__Short problem__:
Reproduce every one of the following rows word for word, keeping their original order.

__Dataset__:
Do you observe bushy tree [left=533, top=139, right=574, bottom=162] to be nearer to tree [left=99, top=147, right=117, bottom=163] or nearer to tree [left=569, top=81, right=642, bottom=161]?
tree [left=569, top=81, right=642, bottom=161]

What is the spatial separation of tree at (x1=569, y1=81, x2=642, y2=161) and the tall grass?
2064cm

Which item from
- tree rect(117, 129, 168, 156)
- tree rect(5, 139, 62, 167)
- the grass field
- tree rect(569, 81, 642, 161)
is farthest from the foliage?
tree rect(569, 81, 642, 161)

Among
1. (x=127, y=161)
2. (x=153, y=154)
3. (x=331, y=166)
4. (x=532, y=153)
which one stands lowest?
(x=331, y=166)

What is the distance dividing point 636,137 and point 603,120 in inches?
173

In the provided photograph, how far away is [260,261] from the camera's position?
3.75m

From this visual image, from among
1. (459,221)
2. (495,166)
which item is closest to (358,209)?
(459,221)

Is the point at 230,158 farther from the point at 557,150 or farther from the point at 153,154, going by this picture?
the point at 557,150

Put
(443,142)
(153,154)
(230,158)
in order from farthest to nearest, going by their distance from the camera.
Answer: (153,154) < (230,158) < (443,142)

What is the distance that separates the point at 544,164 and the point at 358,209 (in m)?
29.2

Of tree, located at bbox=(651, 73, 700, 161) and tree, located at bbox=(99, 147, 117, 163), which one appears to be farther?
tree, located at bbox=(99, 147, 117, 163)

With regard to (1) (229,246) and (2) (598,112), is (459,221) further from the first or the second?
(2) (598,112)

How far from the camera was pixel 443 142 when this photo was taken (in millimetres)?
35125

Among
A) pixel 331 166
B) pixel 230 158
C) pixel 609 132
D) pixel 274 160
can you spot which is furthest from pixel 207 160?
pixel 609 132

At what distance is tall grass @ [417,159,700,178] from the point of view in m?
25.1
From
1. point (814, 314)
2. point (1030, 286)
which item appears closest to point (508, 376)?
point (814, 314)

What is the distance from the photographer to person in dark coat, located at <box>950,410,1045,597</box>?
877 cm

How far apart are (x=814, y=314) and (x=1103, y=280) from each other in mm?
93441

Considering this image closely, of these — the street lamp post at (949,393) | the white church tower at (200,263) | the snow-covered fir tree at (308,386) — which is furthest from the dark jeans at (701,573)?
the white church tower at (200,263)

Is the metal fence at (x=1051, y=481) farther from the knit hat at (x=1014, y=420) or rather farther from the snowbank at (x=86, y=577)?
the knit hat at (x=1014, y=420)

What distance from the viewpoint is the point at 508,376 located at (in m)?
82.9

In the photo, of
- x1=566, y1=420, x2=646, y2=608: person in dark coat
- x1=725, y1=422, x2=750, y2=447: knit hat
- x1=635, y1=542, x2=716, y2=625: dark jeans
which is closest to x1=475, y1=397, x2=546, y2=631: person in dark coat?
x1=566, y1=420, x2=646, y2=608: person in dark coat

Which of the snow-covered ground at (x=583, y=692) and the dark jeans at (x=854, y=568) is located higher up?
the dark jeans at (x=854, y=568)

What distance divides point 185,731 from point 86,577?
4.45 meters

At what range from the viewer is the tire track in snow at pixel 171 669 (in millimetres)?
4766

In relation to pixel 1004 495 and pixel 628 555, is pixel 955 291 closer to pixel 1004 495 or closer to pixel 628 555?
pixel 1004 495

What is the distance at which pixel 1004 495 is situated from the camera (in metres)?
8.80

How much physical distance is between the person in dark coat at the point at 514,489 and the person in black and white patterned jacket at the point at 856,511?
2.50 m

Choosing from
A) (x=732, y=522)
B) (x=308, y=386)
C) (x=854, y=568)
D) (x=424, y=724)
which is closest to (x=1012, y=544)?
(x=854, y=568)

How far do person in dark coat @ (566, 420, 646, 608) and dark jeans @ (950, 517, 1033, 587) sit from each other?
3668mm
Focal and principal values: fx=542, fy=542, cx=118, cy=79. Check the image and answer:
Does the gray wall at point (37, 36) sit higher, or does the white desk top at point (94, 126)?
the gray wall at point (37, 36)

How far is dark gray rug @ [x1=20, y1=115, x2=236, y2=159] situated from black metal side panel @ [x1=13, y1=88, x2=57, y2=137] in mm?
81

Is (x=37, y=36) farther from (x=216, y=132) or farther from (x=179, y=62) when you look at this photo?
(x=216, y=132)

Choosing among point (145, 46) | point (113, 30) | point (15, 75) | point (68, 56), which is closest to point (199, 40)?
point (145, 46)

__Task answer__:
Do you observe bushy tree [left=533, top=139, right=574, bottom=162] to be nearer to tree [left=99, top=147, right=117, bottom=163] or nearer to tree [left=569, top=81, right=642, bottom=161]?
tree [left=569, top=81, right=642, bottom=161]

What is the spatial separation of tree at (x1=569, y1=81, x2=642, y2=161) and the tall grass?
2064cm

Which item from
- tree rect(117, 129, 168, 156)
- tree rect(5, 139, 62, 167)
- the grass field
- tree rect(569, 81, 642, 161)
is farthest from the foliage?
tree rect(569, 81, 642, 161)

Among
1. (x=127, y=161)
2. (x=153, y=154)
3. (x=331, y=166)
4. (x=532, y=153)
which one stands lowest?
(x=331, y=166)

What is the distance dividing point 636,137 and point 603,120 in inches?
173

In the provided photograph, how far away is [260,261] from the camera's position?
3.75m

From this visual image, from among
1. (459,221)
2. (495,166)
which item is closest to (358,209)?
(459,221)

Is the point at 230,158 farther from the point at 557,150 or farther from the point at 153,154, going by this picture?
the point at 557,150

Put
(443,142)
(153,154)
(230,158)
in order from farthest to nearest, going by their distance from the camera.
Answer: (153,154) < (230,158) < (443,142)

What is the distance that separates the point at 544,164 and the point at 358,209 (in m)?
29.2

Of tree, located at bbox=(651, 73, 700, 161) and tree, located at bbox=(99, 147, 117, 163), which one appears to be farther?
tree, located at bbox=(99, 147, 117, 163)

With regard to (1) (229,246) and (2) (598,112), is (459,221) further from the first or the second?
(2) (598,112)

How far from the camera was pixel 443 142 when this photo was taken (in millimetres)?
35125

Among
A) pixel 331 166
B) pixel 230 158
C) pixel 609 132
D) pixel 274 160
can you spot which is furthest from pixel 207 160?
pixel 609 132

At what distance is tall grass @ [417,159,700,178] from the point of view in m?
25.1
From
1. point (814, 314)
2. point (1030, 286)
which item appears closest to point (508, 376)?
point (814, 314)

What is the distance from the photographer to person in dark coat, located at <box>950,410,1045,597</box>?
877 cm

How far apart are (x=814, y=314) and (x=1103, y=280) from each other in mm?
93441

Considering this image closely, of these — the street lamp post at (949,393) | the white church tower at (200,263) | the snow-covered fir tree at (308,386) — which is furthest from the dark jeans at (701,573)?
the white church tower at (200,263)

Is the metal fence at (x=1051, y=481) farther from the knit hat at (x=1014, y=420) or rather farther from the snowbank at (x=86, y=577)?
the knit hat at (x=1014, y=420)

What distance from the viewpoint is the point at 508,376 located at (in m)?
82.9

In the photo, of
- x1=566, y1=420, x2=646, y2=608: person in dark coat
- x1=725, y1=422, x2=750, y2=447: knit hat
- x1=635, y1=542, x2=716, y2=625: dark jeans
which is closest to x1=475, y1=397, x2=546, y2=631: person in dark coat?
x1=566, y1=420, x2=646, y2=608: person in dark coat

Which of the snow-covered ground at (x=583, y=692) and the dark jeans at (x=854, y=568) is located higher up?
the dark jeans at (x=854, y=568)

What distance divides point 185,731 from point 86,577?
4.45 meters

At what range from the viewer is the tire track in snow at pixel 171 669 (in millimetres)?
4766

In relation to pixel 1004 495 and pixel 628 555, is pixel 955 291 closer to pixel 1004 495 or closer to pixel 628 555?
pixel 1004 495

What is the distance at which pixel 1004 495 is situated from the camera (in metres)?
8.80

How much physical distance is between the person in dark coat at the point at 514,489 and the person in black and white patterned jacket at the point at 856,511?
2.50 m

Choosing from
A) (x=732, y=522)
B) (x=308, y=386)
C) (x=854, y=568)
D) (x=424, y=724)
which is closest to (x=1012, y=544)?
(x=854, y=568)

How far do person in dark coat @ (566, 420, 646, 608) and dark jeans @ (950, 517, 1033, 587) sit from each other?
3668mm
Focal and principal values: fx=542, fy=542, cx=118, cy=79. Check the image and answer:
Does the gray wall at point (37, 36) sit higher, or does the white desk top at point (94, 126)?
the gray wall at point (37, 36)

How far is dark gray rug @ [x1=20, y1=115, x2=236, y2=159] situated from black metal side panel @ [x1=13, y1=88, x2=57, y2=137] in mm?
81

Is (x=37, y=36) farther from (x=216, y=132) or farther from (x=179, y=62) when you look at this photo?
(x=216, y=132)

Choosing among point (145, 46) | point (113, 30) | point (15, 75) | point (68, 56), which is closest to point (199, 40)?
point (145, 46)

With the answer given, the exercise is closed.